El giro que dio la historia tras el colapso del Imperio otomano y la entrada de Rusia en una guerra civil desembocó en la fundación, en 1918, de tres nuevos Estados independientes en el Cáucaso: Armenia, Azerbaiyán y Georgia. El recién estrenado Gobierno armenio estaba al corriente de la labor humanitaria llevada a cabo por Diana Apcar en el Lejano Oriente, y el primer ministro del país, Hamo Ohanjanyán, no tardó en enviarle una carta ofreciéndole el cargo de cónsul de Armenia en Japón. Por supuesto, fue ella la que movió los hilos hasta conseguir el reconocimiento japonés de la Primera República de Armenia. Pero aquello duró poco: dos años después de su nacimiento, la joven y pequeña república independiente pasaría a ser en una más de entre las de la Unión Soviética.
Se abre ahora el debate sobre si Apcar fue o no la primera mujer embajadora de la historia. Preguntamos de nuevo a Meline Mesropyán: «La primera mujer cónsul, sí, pero no embajadora, por una cuestión puramente técnica en la documentación que se intercambió entre Japón y Armenia». En cualquier caso, añade la investigadora, «lo que hizo grande a Diana fue ayudar a encontrar una nueva vida a cientos de armenios que lo habían perdido todo. No sería fácil lidiar con este problema de los refugiados por su cuenta, teniendo en cuenta que estaba sola y vivía en un país donde las leyes eran estrictas, y el papel que las mujeres jugaban en la sociedad, casi nulo».
«Cónsul de Armenia» era como se presentaba Diana a sí misma cuando se acercaba a políticos extranjeros —incluido el presidente de Estados Unidos, Woodrow Wilson— para llamar su atención sobre el sufrimiento de los armenios. Aunque la sovietización del país fue un golpe muy duro de asimilar para ella, nunca perdió la esperanza de que su pueblo volviera recuperar su independencia. Una ironía del destino fue que, tras haber asistido a todos aquellos refugiados durante una década a encontrar un hogar, la propia Diana perdiera el suyo tras el gran terremoto de Kanto de 1923 que se cobró más de cien mil vidas en Japón. Falleció en 1937, aquejada de artritis y múltiples problemas de salud. Además de en una lápida, un sello dedicado a su memoria hace dos años y un sinfín de otros reconocimientos, su nombre también está incluido en la lista de los «cien armenios que cambiaron el mundo» de la Fundación Aurora. Aún lo sigue haciendo.
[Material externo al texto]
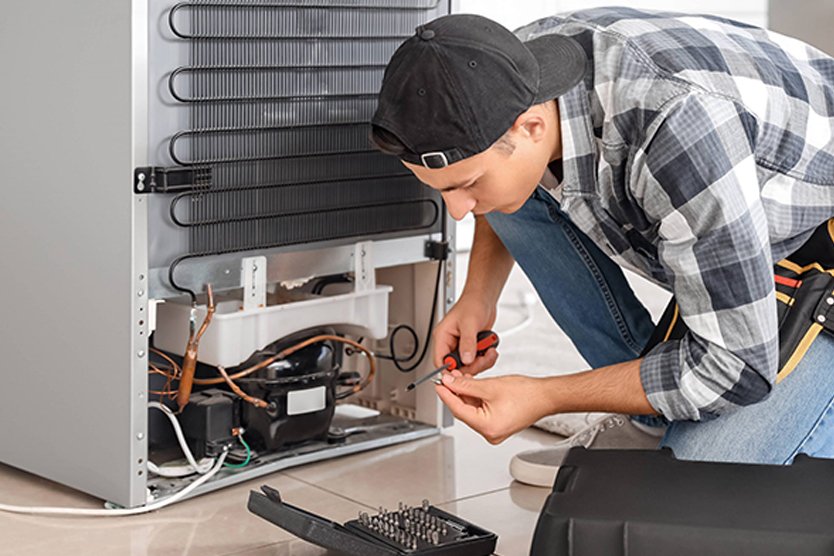 fridge repair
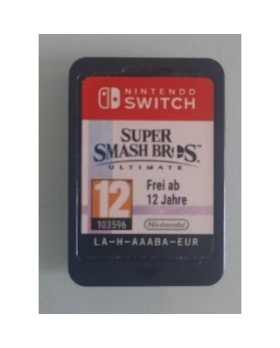 SUPER SMASH BROS ULTIMATE LOOSE SWITCH 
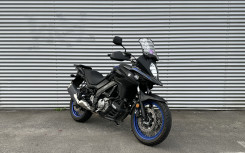 SUZUKI V-STROM 650XT 1ERE MAIN 2024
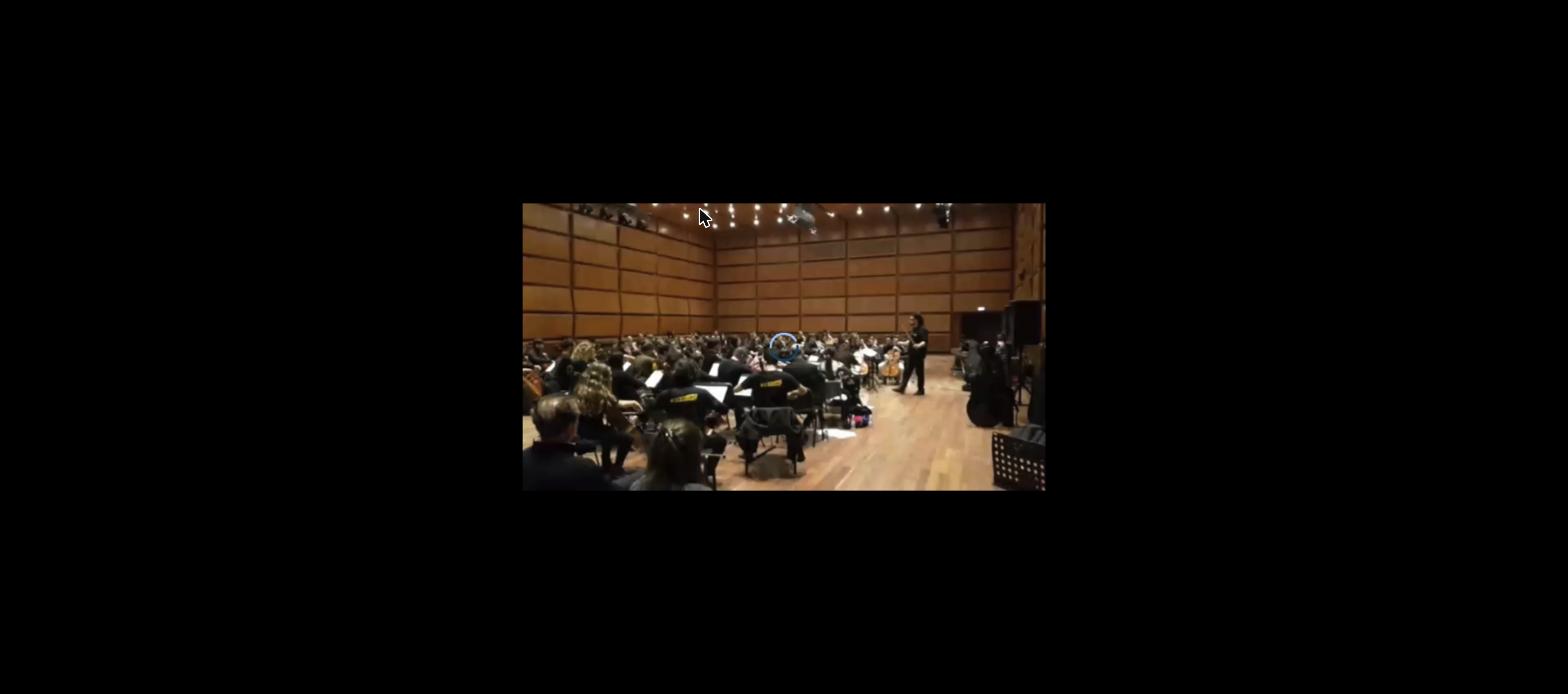 Le Orchestre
«No puedo decir qué fue primero, si mi interés en mi bisabuela o mi interés en Armenia», nos cuenta Mimi Malayán, nacida y criada en San Francisco. Tras dar en 2002 con una caja llena de papeles que pertenecieron a su bisabuela en el apartamento de su tío, Mimi inició un viaje histórico para descubrir la historia de su Diana y de Armenia. La caja contenía cientos de historias que Diana había recogido entre los refugiados que llegaban a Japón. Aquella documentación manuscrita fue recopilada y publicada bajo el título One Thousand Tales: Stories of Armenia and its People 1892-1922 por Lucille Apcar (una de las nietas) en 2004. Por su parte, Mimi celebró el legado de su bisabuela con una película: The Stateless Diplomat.
No esta mal para alguien que nunca estuvo en Armenia. ¿Una espina clavada? Seguro, pero siempre tuvo prioridades más urgentes. Tenían nombres y apellidos y llegaban exhaustos de una tierra muy lejana en el mapa. Esa que ocupaba el espacio más central en su corazón.